A v chord is a chord built on the dominant scale degree (5th scale degree), but functionally is not a dominant chord.
To be a dominant chord, there must be a half step resolution to the root of the next chord via leading tone. For example, G or G7 going to C will have B resolve to C and this resolution is not in Gm or Gm7. This tension and resolution is the basis of functional harmony so it makes sense that a dominant chord must facilitate this kind of resolution to be recognized as such.
It depends on what you mean by "dominant."
In one sense, a "dominant" is just the chord built on the fifth scale degree. And just like tonic chords can be major or minor, just like mediant chords can be major or minor, a dominant chord can be major or minor (even if the minor version is more rare).
A corollary to this is the notion of the "altered dominant." For instance, sometimes composers will make the V triad augmented instead of major (G B D# in the key of C, for instance), smoothing out the voice leading into tonic (B goes by half step to C, D# goes by half step to E).
Other than altered dominants, chords can also be dominant substitutes. In doing so, these other chords have dominant function, though without being a chord built on scale-degree 5. In terms of minor chords, you'll sometimes find iii being used as a dominant substitute, and so in this sense of the word, there you have it: a minor triad that is a dominant (substitute).

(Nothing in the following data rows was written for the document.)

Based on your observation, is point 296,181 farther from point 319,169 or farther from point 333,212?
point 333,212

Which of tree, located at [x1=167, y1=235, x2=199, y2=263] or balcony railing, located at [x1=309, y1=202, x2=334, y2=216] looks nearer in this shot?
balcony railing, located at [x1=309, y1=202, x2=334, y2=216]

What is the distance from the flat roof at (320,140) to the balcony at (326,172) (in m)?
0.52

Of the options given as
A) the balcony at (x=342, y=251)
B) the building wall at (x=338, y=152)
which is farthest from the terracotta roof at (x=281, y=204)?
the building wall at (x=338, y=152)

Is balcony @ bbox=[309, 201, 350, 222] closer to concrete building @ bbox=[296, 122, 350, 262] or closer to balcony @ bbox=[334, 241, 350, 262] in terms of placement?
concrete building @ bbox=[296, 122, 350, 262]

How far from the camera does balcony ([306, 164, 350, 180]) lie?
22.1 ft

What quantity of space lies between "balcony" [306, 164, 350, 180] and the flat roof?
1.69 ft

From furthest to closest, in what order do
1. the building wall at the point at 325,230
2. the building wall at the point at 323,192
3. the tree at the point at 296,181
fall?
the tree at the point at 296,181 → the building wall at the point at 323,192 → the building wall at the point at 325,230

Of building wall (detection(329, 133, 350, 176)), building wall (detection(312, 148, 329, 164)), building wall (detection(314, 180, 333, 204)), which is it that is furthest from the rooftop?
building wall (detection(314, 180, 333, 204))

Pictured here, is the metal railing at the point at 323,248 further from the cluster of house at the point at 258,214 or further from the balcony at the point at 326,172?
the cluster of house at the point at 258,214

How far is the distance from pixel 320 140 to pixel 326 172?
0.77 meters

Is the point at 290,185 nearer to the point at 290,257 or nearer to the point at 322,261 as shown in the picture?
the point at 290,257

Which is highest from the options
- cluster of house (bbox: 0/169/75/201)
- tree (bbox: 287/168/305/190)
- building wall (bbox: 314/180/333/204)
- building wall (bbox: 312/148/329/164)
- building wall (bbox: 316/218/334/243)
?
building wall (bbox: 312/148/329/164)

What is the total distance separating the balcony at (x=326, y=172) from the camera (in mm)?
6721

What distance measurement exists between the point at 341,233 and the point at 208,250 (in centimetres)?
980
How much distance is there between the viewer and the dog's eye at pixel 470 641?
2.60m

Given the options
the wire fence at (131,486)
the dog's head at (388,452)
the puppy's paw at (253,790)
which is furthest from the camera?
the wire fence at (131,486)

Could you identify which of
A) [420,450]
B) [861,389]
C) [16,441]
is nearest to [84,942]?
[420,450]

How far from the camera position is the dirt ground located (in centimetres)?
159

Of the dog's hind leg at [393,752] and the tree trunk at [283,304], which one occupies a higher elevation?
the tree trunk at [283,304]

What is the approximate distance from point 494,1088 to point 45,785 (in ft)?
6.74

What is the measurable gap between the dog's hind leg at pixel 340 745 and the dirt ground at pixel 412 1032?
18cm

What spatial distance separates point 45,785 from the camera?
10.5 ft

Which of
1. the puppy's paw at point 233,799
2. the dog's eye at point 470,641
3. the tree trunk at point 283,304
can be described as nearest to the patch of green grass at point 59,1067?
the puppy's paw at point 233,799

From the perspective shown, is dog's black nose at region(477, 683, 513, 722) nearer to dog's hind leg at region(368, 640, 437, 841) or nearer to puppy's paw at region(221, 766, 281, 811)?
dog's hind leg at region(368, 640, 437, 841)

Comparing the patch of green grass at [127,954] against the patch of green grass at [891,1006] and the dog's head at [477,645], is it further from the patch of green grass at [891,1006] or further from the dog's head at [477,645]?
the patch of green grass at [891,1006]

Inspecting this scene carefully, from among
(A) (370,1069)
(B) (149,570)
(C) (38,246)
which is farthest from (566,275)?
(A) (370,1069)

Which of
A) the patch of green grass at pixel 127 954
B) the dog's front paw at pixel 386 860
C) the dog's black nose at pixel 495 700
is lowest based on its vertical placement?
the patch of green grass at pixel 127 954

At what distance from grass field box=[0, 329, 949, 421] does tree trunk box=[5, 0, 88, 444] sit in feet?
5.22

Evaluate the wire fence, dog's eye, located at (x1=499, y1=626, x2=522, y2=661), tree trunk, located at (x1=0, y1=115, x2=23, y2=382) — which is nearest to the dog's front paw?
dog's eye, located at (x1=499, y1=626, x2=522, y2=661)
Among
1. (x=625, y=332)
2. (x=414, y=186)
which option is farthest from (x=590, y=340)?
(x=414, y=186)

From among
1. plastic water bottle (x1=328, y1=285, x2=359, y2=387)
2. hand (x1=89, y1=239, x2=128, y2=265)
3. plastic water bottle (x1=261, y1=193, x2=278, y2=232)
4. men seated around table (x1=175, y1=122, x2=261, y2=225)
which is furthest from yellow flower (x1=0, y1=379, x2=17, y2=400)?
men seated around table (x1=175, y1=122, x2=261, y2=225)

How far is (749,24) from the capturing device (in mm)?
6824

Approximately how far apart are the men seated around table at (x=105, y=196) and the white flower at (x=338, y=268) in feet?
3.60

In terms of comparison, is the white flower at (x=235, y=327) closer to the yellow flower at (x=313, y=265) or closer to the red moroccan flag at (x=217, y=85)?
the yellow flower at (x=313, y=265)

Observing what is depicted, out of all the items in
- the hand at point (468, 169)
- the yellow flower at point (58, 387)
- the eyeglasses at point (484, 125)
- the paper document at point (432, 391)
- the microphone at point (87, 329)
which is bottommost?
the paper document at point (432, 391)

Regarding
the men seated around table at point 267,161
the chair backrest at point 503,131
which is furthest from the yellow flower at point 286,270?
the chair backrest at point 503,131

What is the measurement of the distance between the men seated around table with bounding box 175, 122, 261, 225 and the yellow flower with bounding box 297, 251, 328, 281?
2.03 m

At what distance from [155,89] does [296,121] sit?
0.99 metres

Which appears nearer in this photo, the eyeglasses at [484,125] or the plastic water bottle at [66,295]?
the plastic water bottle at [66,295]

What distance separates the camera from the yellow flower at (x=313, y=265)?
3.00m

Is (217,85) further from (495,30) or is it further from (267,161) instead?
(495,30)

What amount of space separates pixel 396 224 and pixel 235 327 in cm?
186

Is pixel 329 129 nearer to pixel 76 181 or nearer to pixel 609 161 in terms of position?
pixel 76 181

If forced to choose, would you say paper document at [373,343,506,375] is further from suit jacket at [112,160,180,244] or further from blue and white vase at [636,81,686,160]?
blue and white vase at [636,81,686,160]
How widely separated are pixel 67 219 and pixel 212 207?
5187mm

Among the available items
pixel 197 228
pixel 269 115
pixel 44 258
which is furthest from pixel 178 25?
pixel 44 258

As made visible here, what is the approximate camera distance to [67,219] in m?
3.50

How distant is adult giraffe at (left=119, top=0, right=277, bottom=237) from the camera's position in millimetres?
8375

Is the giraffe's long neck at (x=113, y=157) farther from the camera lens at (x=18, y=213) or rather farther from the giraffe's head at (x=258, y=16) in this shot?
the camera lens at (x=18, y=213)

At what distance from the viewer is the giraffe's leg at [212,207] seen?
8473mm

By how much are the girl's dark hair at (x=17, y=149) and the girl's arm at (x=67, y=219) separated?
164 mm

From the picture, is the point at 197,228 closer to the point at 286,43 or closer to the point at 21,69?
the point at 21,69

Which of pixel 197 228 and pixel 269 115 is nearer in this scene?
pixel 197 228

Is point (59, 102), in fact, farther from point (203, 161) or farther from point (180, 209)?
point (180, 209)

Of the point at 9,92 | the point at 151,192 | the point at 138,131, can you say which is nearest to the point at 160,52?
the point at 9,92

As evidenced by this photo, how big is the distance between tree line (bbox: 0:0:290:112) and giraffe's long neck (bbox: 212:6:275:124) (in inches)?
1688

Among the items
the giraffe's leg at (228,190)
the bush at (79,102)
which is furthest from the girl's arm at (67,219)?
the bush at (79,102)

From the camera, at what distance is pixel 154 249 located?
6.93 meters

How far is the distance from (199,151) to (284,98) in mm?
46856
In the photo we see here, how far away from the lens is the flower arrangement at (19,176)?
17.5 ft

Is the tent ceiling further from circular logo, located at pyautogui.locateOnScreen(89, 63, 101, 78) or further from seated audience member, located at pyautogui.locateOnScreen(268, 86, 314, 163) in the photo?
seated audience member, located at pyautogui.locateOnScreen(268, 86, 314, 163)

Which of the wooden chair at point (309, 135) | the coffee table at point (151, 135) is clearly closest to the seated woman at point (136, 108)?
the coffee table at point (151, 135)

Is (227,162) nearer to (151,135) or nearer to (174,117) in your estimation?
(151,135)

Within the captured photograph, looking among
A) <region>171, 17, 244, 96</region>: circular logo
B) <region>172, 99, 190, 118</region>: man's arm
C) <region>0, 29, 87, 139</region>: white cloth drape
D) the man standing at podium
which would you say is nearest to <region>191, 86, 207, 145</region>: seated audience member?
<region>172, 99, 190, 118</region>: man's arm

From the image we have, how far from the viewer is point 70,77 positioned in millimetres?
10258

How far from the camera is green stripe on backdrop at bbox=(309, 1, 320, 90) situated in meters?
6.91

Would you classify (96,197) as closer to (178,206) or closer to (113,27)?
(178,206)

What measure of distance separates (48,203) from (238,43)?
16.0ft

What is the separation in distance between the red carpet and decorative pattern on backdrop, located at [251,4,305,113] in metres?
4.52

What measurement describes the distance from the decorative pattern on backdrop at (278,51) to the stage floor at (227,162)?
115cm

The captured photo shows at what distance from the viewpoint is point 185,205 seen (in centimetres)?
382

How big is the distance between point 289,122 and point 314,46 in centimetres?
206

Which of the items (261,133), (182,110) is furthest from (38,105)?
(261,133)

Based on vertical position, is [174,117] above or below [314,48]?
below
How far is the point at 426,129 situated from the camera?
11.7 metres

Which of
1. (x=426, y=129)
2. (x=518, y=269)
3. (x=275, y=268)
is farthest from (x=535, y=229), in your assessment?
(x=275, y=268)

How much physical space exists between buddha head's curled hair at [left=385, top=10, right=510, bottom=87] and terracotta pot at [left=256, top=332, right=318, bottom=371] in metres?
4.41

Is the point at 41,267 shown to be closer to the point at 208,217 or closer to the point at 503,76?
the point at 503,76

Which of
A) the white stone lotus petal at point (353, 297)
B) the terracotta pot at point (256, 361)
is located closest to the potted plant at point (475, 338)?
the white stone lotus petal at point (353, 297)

Technically, no. But it can be part of a 'cycle of 5ths' progression, where each chord is rooted a 5th above the next. It would be ridiculous to say there wasn't an element of dominant of the dominant of the dominant... in this, even if some of the triads were minor.
Em, Am, Dm, Gm, Cm...
add 7ths, the dominant function is stronger:
Em7, Am7, Dm7, Gm7, Cm7...
And if we make some of the basic triads major, stronger again:
Em7, A7, Dm7, G7, C.
But there's an element of dominant function in the first, minor triads, set, wouldn't you agree?